The bench posted the matter for final hearing on October 28. The observations assumes importance, as Salman in his affidavit filed on August 27, has told the apex court that he has always been treated as an ordinary citizen by courts and never been given any special privilege. He has sought to justify the Rajasthan High Court order staying his conviction in the black buck hunting case and dismissal of appeal filed by state government against the decision.
Salman has submitted that he has been one of the highest tax payers and the high court stayed his conviction to enable him to go abroad for professional reasons which bring in foreign exchange in the country.
The 48-year-old actor had opposed the stand taken by Rajasthan government which had submitted that the high court had granted special privileges to him by staying his conviction in which he was sentenced by a trial court to undergo five-year jail term.

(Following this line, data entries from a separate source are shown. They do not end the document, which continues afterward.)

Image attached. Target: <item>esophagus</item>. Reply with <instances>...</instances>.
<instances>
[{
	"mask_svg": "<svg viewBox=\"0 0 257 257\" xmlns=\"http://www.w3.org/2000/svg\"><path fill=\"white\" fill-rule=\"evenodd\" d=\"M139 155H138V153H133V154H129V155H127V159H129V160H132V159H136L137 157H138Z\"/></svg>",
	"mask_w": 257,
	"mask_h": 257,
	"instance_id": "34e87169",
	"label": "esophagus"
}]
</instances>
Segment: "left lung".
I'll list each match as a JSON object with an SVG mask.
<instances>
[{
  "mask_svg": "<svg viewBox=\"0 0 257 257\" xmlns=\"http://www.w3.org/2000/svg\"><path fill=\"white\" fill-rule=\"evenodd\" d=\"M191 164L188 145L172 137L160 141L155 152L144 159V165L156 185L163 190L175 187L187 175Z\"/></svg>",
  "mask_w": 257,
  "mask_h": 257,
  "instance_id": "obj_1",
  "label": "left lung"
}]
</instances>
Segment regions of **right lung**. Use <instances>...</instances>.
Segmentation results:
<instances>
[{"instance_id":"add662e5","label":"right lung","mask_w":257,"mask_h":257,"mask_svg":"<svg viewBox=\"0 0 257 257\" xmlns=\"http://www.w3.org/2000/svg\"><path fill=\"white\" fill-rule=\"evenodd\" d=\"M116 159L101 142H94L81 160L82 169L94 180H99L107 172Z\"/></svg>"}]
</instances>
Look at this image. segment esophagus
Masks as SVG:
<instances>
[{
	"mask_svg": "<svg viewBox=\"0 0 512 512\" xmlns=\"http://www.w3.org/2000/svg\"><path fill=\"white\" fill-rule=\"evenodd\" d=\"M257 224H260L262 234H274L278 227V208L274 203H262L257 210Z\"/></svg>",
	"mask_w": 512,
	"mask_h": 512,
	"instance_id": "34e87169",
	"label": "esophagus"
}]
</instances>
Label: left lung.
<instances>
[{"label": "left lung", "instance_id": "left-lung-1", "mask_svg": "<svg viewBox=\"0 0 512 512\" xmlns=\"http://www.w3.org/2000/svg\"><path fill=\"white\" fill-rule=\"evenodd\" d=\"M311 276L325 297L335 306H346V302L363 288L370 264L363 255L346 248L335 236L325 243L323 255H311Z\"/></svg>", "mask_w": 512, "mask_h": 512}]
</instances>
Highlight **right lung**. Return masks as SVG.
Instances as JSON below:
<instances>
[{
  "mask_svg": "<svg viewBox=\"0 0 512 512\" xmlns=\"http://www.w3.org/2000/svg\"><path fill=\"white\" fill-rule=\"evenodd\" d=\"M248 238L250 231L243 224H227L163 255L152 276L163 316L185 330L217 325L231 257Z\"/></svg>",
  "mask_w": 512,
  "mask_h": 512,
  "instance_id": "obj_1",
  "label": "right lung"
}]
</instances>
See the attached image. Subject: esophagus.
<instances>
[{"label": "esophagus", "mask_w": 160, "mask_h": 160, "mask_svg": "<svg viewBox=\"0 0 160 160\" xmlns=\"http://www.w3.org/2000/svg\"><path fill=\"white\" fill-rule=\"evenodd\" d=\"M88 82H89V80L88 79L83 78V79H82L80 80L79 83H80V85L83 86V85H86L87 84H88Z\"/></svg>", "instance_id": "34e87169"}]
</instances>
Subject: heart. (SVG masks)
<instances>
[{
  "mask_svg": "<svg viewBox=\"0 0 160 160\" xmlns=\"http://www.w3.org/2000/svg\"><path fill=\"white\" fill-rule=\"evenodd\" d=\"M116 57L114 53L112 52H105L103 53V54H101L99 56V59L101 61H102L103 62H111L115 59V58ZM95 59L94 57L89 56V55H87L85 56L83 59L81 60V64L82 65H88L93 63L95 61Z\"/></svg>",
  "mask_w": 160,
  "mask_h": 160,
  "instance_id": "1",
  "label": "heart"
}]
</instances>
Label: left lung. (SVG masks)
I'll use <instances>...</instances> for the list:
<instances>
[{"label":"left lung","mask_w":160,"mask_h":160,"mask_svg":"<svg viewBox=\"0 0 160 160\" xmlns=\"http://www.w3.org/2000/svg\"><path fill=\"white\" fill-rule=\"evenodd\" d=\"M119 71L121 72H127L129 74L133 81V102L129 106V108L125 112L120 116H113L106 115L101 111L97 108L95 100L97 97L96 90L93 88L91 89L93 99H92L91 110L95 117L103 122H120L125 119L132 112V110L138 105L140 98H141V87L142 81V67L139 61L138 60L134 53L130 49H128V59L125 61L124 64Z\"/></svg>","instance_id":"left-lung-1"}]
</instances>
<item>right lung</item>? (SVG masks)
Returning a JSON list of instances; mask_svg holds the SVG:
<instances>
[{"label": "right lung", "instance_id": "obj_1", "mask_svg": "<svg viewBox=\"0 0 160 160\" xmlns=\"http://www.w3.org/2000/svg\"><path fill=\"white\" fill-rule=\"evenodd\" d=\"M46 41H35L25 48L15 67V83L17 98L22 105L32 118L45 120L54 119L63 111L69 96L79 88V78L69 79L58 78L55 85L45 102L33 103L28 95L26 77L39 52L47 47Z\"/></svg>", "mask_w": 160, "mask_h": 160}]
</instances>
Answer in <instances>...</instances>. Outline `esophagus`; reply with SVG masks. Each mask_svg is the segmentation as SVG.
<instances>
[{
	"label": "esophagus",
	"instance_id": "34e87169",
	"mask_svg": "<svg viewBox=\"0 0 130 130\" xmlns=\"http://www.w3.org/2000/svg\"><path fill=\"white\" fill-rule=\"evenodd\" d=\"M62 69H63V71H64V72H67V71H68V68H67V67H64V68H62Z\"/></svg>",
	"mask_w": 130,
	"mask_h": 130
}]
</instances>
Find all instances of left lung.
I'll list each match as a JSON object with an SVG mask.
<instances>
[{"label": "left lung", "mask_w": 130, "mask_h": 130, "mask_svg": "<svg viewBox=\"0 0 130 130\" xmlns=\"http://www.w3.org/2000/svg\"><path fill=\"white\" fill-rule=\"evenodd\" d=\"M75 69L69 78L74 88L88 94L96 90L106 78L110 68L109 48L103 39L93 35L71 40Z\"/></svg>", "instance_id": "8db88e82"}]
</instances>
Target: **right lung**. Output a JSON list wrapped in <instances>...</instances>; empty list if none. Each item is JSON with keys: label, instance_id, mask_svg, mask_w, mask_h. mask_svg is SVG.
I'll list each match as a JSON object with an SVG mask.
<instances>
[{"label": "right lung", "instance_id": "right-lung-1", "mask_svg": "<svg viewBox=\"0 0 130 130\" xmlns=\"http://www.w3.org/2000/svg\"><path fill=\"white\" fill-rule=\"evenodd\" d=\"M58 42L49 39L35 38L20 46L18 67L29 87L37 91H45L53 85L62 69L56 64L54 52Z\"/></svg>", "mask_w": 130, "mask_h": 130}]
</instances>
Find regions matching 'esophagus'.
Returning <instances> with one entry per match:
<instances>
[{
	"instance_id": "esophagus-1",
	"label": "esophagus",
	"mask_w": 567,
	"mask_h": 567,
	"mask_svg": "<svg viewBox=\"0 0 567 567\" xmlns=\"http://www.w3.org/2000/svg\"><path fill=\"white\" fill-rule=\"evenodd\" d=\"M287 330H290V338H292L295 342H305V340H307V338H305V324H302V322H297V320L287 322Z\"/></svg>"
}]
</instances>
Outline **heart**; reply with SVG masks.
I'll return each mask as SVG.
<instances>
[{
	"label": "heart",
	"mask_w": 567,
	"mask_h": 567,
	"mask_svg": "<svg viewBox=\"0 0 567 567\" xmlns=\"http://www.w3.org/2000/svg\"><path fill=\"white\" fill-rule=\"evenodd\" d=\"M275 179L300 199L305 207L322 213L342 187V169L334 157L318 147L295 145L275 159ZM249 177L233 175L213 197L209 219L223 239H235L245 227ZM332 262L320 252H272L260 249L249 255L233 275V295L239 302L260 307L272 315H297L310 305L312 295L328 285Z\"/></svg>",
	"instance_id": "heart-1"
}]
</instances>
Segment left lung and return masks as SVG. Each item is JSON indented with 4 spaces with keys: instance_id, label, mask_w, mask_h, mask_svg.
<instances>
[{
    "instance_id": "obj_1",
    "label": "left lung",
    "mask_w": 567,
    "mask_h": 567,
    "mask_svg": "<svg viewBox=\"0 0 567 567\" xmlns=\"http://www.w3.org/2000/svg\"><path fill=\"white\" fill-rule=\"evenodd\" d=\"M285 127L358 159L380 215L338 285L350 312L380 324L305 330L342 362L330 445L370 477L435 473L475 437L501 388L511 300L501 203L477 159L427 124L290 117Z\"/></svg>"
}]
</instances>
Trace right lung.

On July 9, the apex court had issued notice to Salman on a plea by Rajasthan government challenging the high court decision.
The state government had approached the apex court against the Rajasthan High Court order of November 12 last year, staying his 2006 conviction in the case and paving way for him to apply for a British visa.
Salman in his affidavit had said, "It is denied that the High Court failed to apply the principle that everyone is equal before law and granted me special privilege because I am a celebrity. The courts have at all times treated me as any other ordinary citizen and I have always complied with the conditions imposed upon me."
Seeking dismissal of the state government's plea, the star submitted that he is also a philanthropist and promotes Indian films and his professional engagement generates employment for the industry.
"The nature of my professional engagements is such that I frequently travel to various countries, where I am required to discharge my professional duties towards films, promotion of films, brand endorsements, promoting charitable causes," he had said.
Salman said that the high court has appreciated the fact that the trial court's conviction order had started hampering his professional engagements and would cause irreparable damage to him as well as others who will engage his professional service as an actor.
Refuting allegations of Rajasthan government that one prime witness was threatened to depose in his favour, Salman said it was a mere charge which was never proved. Under British immigration rules, any person convicted for more than four years is not eligible for a visa. Since the actor was convicted for five years, he was denied visa by the British High Commission.
The passports of Indian convicts are stamped with the word "convict".
The actor had approached the high court in 2007 seeking a stay on his conviction by a trial court so that he could file a fresh application for a British visa. Salman was convicted and sentenced to one-year and five-year prison terms in separate cases of poaching of two Chinkaras at Bhawad and one black buck at Ghoda Farm (Mathania) on the intervening night of September 26-27, 1998 and September 28-29, 1998 respectively. Black buck is a protected animal and its hunting is a punishable offence.
Besides Khan, actors Saif Ali Khan, Sonali Bendre, Tabu and Neelam were accused of poaching near Jodhpur during the shooting of the film Hum Saath Saath Hain.